19話

 


 葵獅宅にて。


 嘗ての仲間が有名になったと聞いて集まって来た池袋生存組が、1つのスマホを囲み笑い合う。


 ただ、その数は葵獅や紗命を含めても15人に満たず、どれだけの仲間が犠牲になったかが分かってしまう。

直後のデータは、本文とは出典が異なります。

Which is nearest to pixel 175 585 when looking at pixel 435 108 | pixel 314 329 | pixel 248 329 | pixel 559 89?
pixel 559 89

 しかし彼らは、疾うにそんな悲しみは乗り越えている。今更だ。


 凛が画面の中で眠そうに舟を漕ぐノエルをニマニマと眺める。


「あたしもうノエルちゃんのファンになっちゃった!この子可愛すぎ!」


「あんにゃろうこんな可愛い子と旅してんのかよ」「許せねぇ」「ロリコンが」「ぶっ飛ばしてやろうか」「やめなさいよみっともない」「ほんと男って」


 皆が夢中になるノエルを、1人親の仇の如く睨みつける紗命。そんな彼女を瀬良が笑う。


「紗命ー?顔怖いよー?」


「……ふふふ、ほんまに可愛いなぁ。つい見惚れてもうたわぁ」


「ほどほどにねー」


「……ふふふ」


「紗命お姉ちゃん、花も見たい」


「あら、堪忍なぁ。ここおいでぇ」


 間から顔を出す女児が、紗命の膝の上に座る。


 春野 花、東条と紗命に懐いていたよく出来た女児である。

 そんな花を困ったように追って来た女性、春野 蕾、母である。彼女の手には春野 蕣、ベビーが寝ている。春野家は1人も欠けずスクスクと育っていた。


「もう、ごめんなさいね紗命ちゃん」


「ええよええよ、気になるもんなぁ?」


「うん!これお兄ちゃん?何で顔隠してるの?」


「ほら、初めて会った時も布団で身体隠してたやろ?隠すの好きなんよぉ」


「変なの!」


「ふふふ、せやなぁ」


「わ、モンスター潰れた!アハハ」


(……この子の性癖歪まないか心配だわ)


 心配気に苦笑する瀬良の横では、キメラ戦を見ながら猛る葵獅と若葉。


「……ハハッ、これ程かっ」


「ほっほっ、こやつはいつも先を行くのぉ」


「見ろ翁、ここの動き、俺が教えた連撃だ」


「うむ。やはりこやつに武器は無理だな。振り回すしか能がない」


「ちょっとっ、勝手に戻さないでよ!」


 やいのやいのと盛り上がっていた、


 ――その時だった。



 ズゥゥウンッッ‼︎‼︎



「「「「「「「――ッ⁉︎」」」」」」


 突如響き渡った地鳴りに、村の全員が顔を上げ警戒態勢に入る。


「上か、全員武器を持って俺に続け」


「「「「おう」」」」


 半獣化した葵獅が、扉を開け外に出る。既に村の戦闘員達も準備に入っている。


「紅さん、手を貸してくれるか?」


「……ああ、構わないが(……この魔力)」


「?ついて来てくれ」


「……分かった。お前らもついて来い」


「「「「「「了解」」」」」」





 ――破壊の痕跡と血の匂いが残る赤煉瓦倉庫跡。……だった場所。


「おっとっと」


 バカデカいクレーターを作り着地した藜は、抉れた大地を見渡し白い息を吐く。


「興奮してちょっと吹っ飛ばしちゃったけど、……大丈夫だよな?」


 辺りに散らばる、オーガ達の血肉に集まって来ていたモンスターの死骸。中には見たことのない種類もいる。一応拾っておこう。汚な。


「お、こいつも新種じゃん。貰い〜」


 強モンスターの死体バーゲンセールにウキウキと歩き回っていた藜。


 そんな彼の感知に大勢の魔力が引っかかる。


「ん?」


 森から出て来たのは、


「……!紅じゃねぇか!よぉ‼︎」


「ハハっ、速すぎるだろう?」


「……彼が?」


 笑う紅に葵獅が尋ねる。


「ああ、私らのボスだ」


「……あれからまだ2時間も経っていないぞ。近くにいたのか?」


「東京だろうな」


「……あり得ないだろ」


 軽薄な笑みを浮かべ、モンスターの骨や皮をフワフワと浮かしながら歩いて来る男。ボスと呼ばれる彼の異様な威圧感に、その場の誰もが唾を飲み込んだ。